2016 has to be one of the best years for orchids at the Gravel Pits for a very long time. Quite what the count is is hard to determine since there are that many (see the featured image for just one example). They are largely on the South Lawn but there are also a few on the North Lawn which is encouraging. Most look to be Southern Marsh Orchids although some are likely to be hybrids.
Whilst not technically on the Nature Reserve, an estimated 40+ Broad-leaved Helleborine orchids have sprung up at the Gravel Pits. The featured image shows just how well they blend in with the greenery. See below for a close-up.

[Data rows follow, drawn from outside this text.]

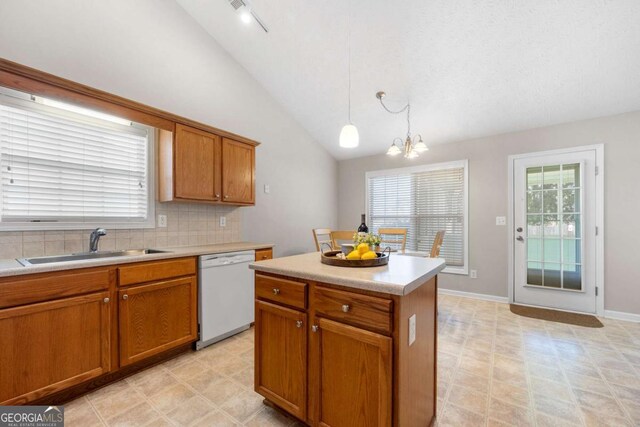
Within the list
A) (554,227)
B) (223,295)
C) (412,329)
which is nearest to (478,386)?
(412,329)

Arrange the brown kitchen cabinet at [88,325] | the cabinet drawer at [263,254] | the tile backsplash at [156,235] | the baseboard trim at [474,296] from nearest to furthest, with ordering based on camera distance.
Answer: the brown kitchen cabinet at [88,325] → the tile backsplash at [156,235] → the cabinet drawer at [263,254] → the baseboard trim at [474,296]

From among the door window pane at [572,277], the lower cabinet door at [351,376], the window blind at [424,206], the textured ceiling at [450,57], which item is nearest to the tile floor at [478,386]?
the lower cabinet door at [351,376]

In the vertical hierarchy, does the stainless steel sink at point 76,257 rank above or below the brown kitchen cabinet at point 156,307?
above

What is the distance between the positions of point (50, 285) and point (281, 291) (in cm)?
140

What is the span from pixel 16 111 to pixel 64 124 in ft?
0.84

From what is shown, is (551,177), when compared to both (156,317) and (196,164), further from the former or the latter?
(156,317)

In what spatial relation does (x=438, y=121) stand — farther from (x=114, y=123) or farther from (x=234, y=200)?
(x=114, y=123)

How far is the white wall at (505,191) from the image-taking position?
2973 millimetres

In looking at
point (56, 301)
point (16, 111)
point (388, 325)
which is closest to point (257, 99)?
point (16, 111)

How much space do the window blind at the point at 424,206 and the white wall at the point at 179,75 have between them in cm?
105

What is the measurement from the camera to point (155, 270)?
2076 millimetres

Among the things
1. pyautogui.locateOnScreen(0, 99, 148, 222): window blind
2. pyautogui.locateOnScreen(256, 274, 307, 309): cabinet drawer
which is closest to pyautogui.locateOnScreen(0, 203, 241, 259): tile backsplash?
pyautogui.locateOnScreen(0, 99, 148, 222): window blind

An abundance of Orchids have been spotted at the Ben Rhydding reserve today (see the featured picture of a Marsh Orchid). They are also flowering at the Sun Lane reserve where we were lucky to spot several Brimstone butterflies and a Comma this morning. The Brimstone’s seemed to be thriving among the Alder Buckthorn trees; the food plant for their larvae. Sun Lane currently has an abundance of Birdsfoot Trefoil, which is good news for a possible Common Blue revival. We will be keeping our fingers crossed for this year.
One of our aims at the Ben Rhydding reserve has been to try and promote a wider variety of native plants for birds and insects and we have already planted many plug plants and spread wildflower seed in a coppiced area of Hawthorn. We are happy to report that, after a long period of little plant life, the latter has sprung into life with new flowers making the most of the extra light now available to them. In a bid to try and understand what sort of plants the reserve would support, Steve Peel, of Natural England and a regular volunteer with us, has also analysed a series of soil samples for us. We were most grateful for his efforts since the information will be very valuable in our continued efforts to enhance the site’s biodiversity.